Ne pas confondre corrélation et causalité est d’ailleurs une des premières choses qu’on
apprend en statistiques. Dans un hôpital, la présence d’individus appelés médecins est
fortement corrélée avec celle d’individus appelés patients: ça ne veut pas dire que les
médecins sont cause de la maladie».
Autant que je le puis, j'essaie d'éviter ça, même s'il m'arrive, comme je commençais à
le faire ici, d'énoncer des «en premier […], en deuxième […], en troisième
[…]», etc. Je sais que l'ordre est faux, ce qui ne m'empêche de l'établir comme
s'il était «naturel», évident. Pourtant, Descartes nous prévient de cette habitude en
énonçant le troisième principe de sa méthode:
«De conduire par ordre mes pensées, en commençant par les objets les plus
simples et les plus aisés à connaître, pour monter peu à peu, comme par degrés, jusques à
la connaissance des plus composés; et supposant même de l'ordre entre ceux qui ne se
précèdent point naturellement les uns les autres».
Souligné par moi.
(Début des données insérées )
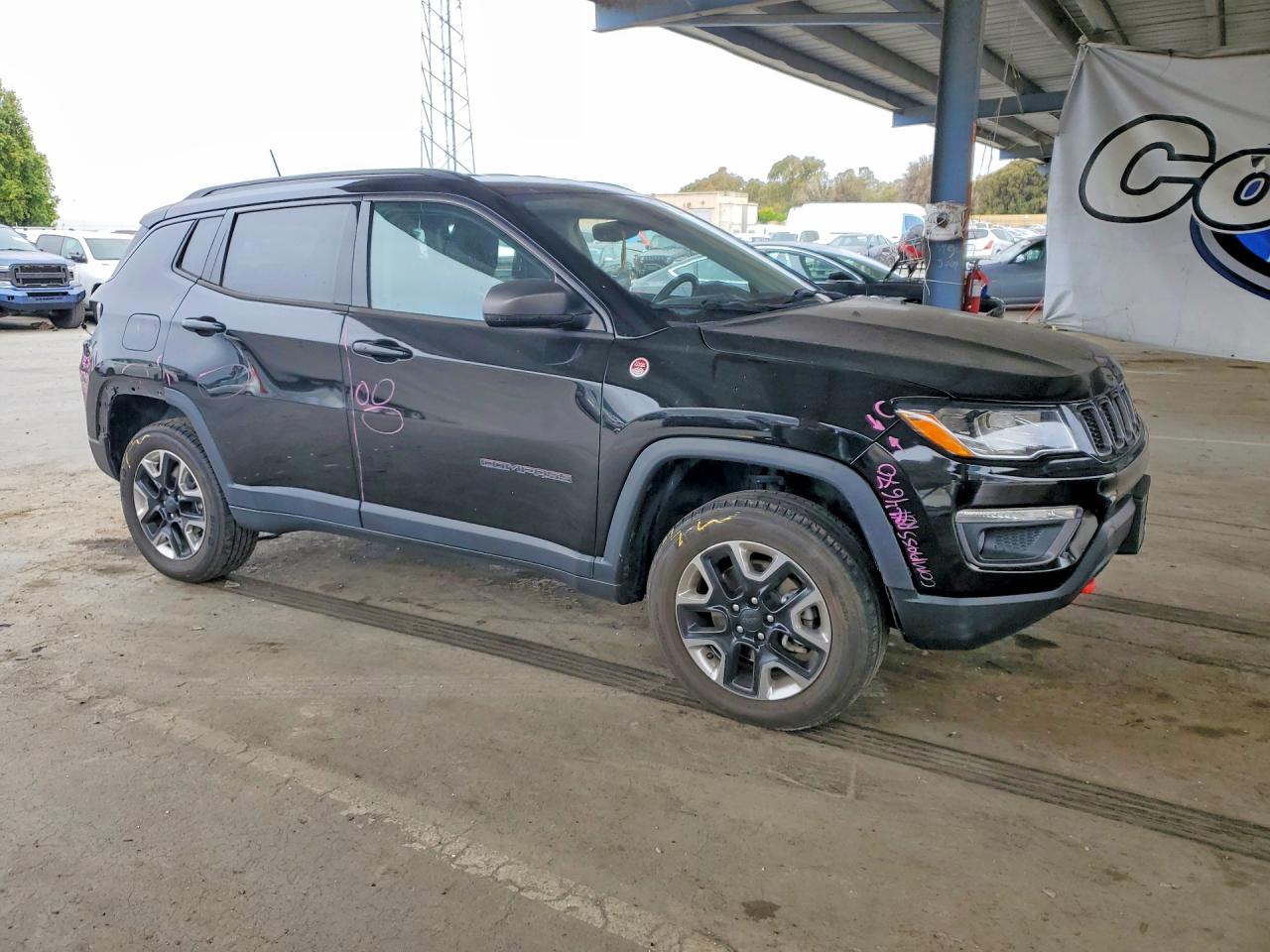 2018 JEEP COMPASS TRAILHAWK — снимка 4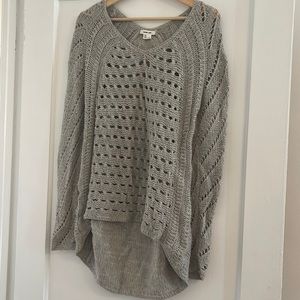 Cozy Grey Helmut Lang Sweater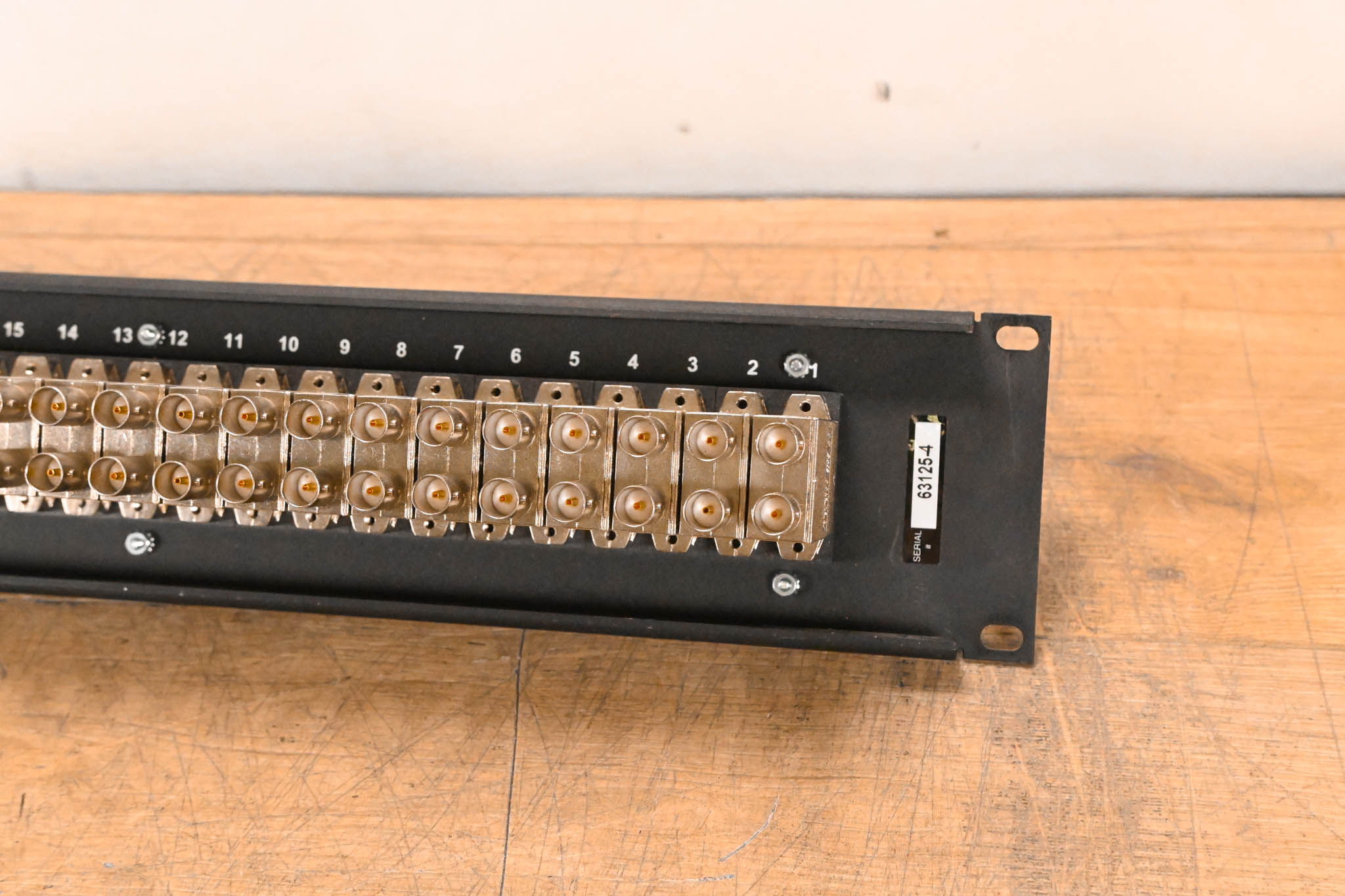 Bittree E-2WTHD/S 2x24 2RU Video Patchbay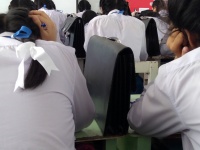 High-School Students In Class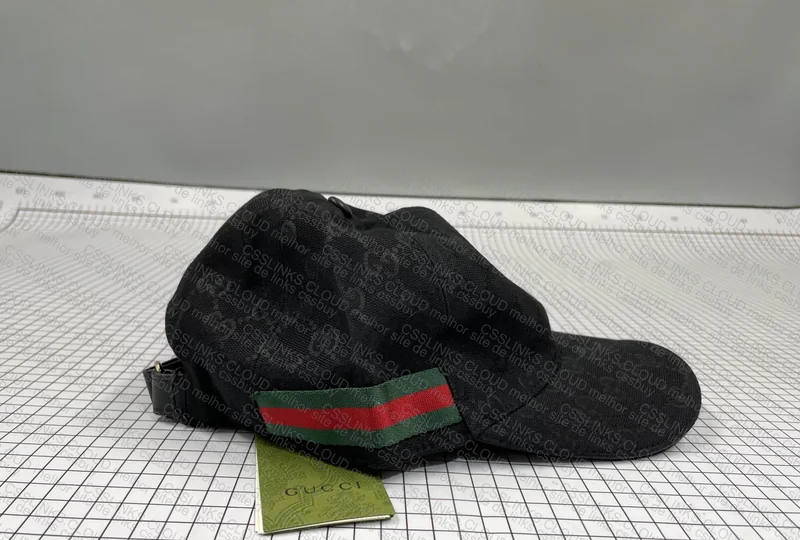 Gucci Canva Black Cap 4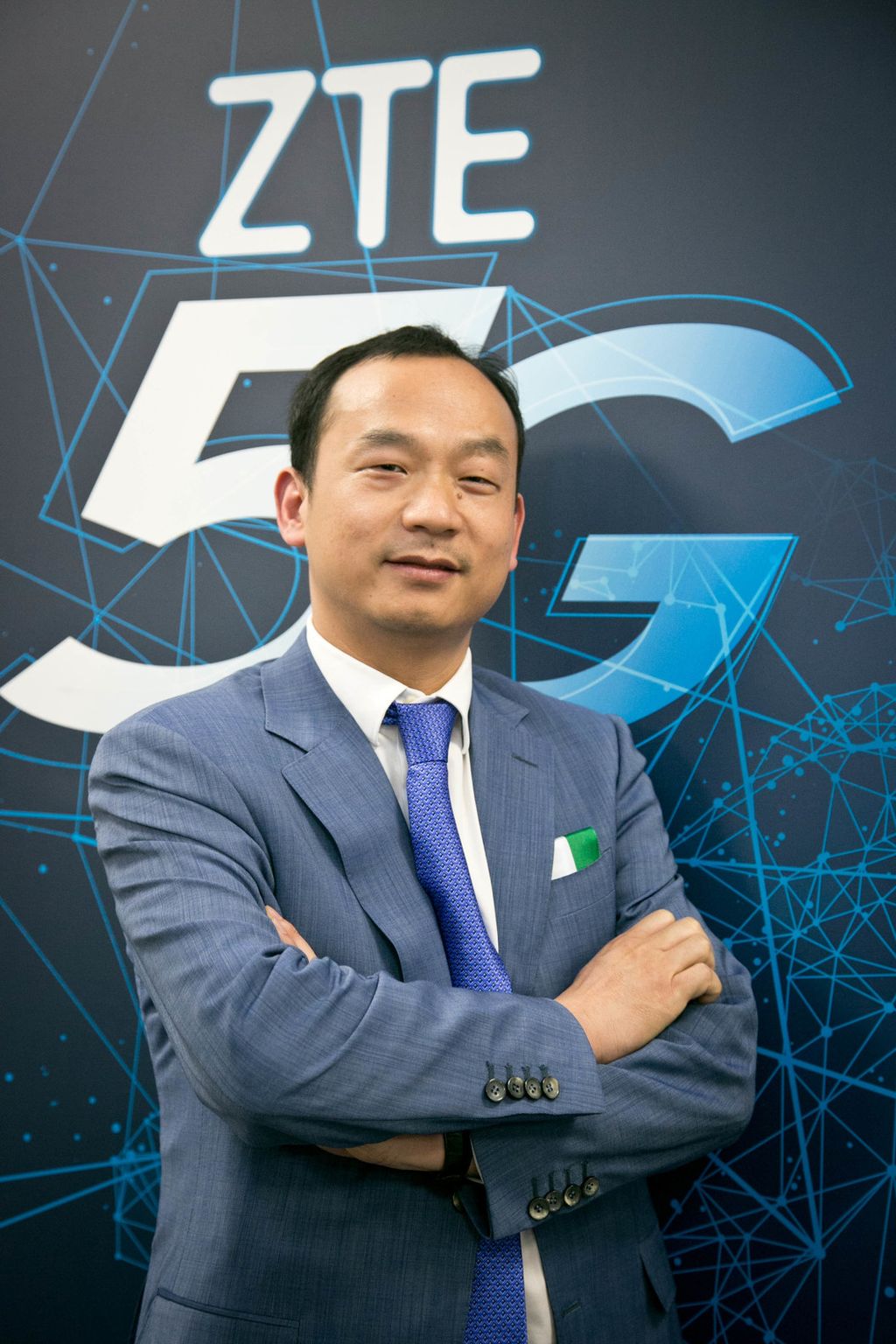 Hu Kun, Ceo Zte Italia e presidente Zte Europa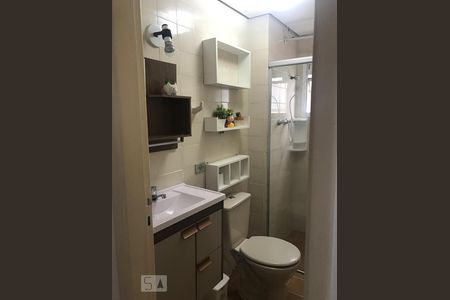 Banheiro de apartamento para alugar com 1 quarto, 50m² em Bela Vista, São Paulo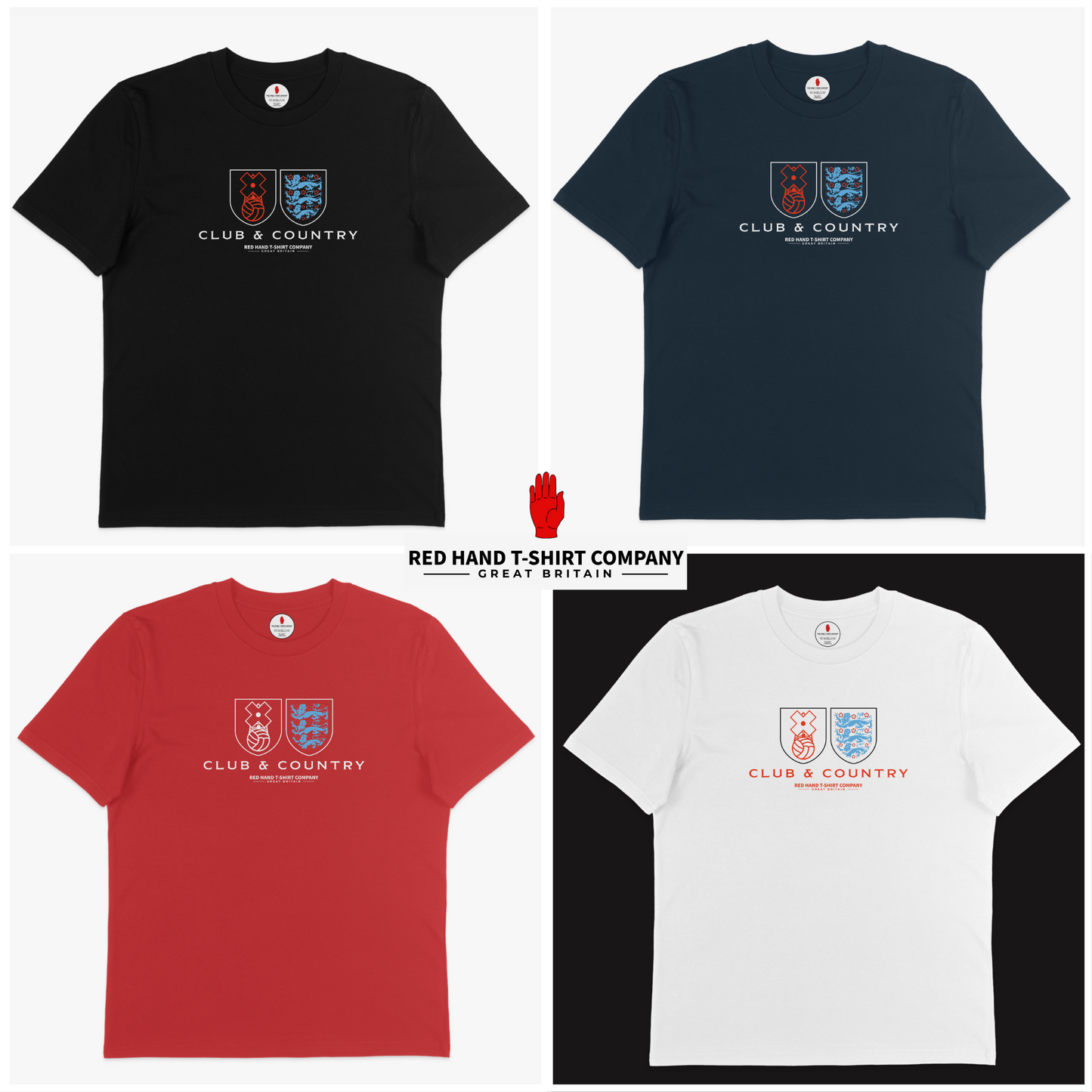 Rotherham Club & Country T-shirt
La pensée est synthétique, son énonciation est analytique: en soi,
ce n'est pas un problème, pour autant qu'on ait conscience que cet ordre est factice, et
qu'il est du à la manière de communiquer, et non à la matière communiquée. Une fois ces
choses dites, considérez que j'énoncerai les divers arguments du commentaire qui suit mon
assertion initiale dans un ordre «logique» (un ordre instauré par le discours) qui n'a
aucun rapport avec ma conception de ce que dit, laquelle est holiste: je conçois l'objet
comme un tout insécable, mais suis bien obligé de le découper pour l'exposer, donc je le
répète, il faut «parcourir tout le texte, faire l'effort de reconstituer la pensée qui
a préludé à son expression et restituer l'objet global dans son unicité».
Donc, l'entrepreneur veut vendre au plus haut en ayant les moindres frais, son client
veut acheter au plus bas en ayant le majeur revenu. Est-ce conciliable ? Il semble
que ce le soit difficilement, pour cette raison évidente que vendeur et acheteur sont la
même personne à deux instants différents. Dans une société limitée, quelques individus ou
au plus quelques dizaines rassemblés en une «tribu» autarcique la chose est perceptible
immédiatement: on délègue à quelques personnes certaines tâches requérant une certaine
technicité (tissage, forge) car il y aura une “plus-value” pour l'ensemble du groupe, les
spécialistes travaillant plus vite et mieux, et parfois sur une durée impossible pour une
personne se chargeant de ces tâches spécifiques en sus de celles vitales; l'ensemble des
membres «non spécialistes» prendra en charge les tâches non spécifiques de ces membres
spécialisés, ainsi que certaines tâches non spécifiques ou celles à faible technicité qui
sont nécessaires à leur tâche (filage, charbonnage).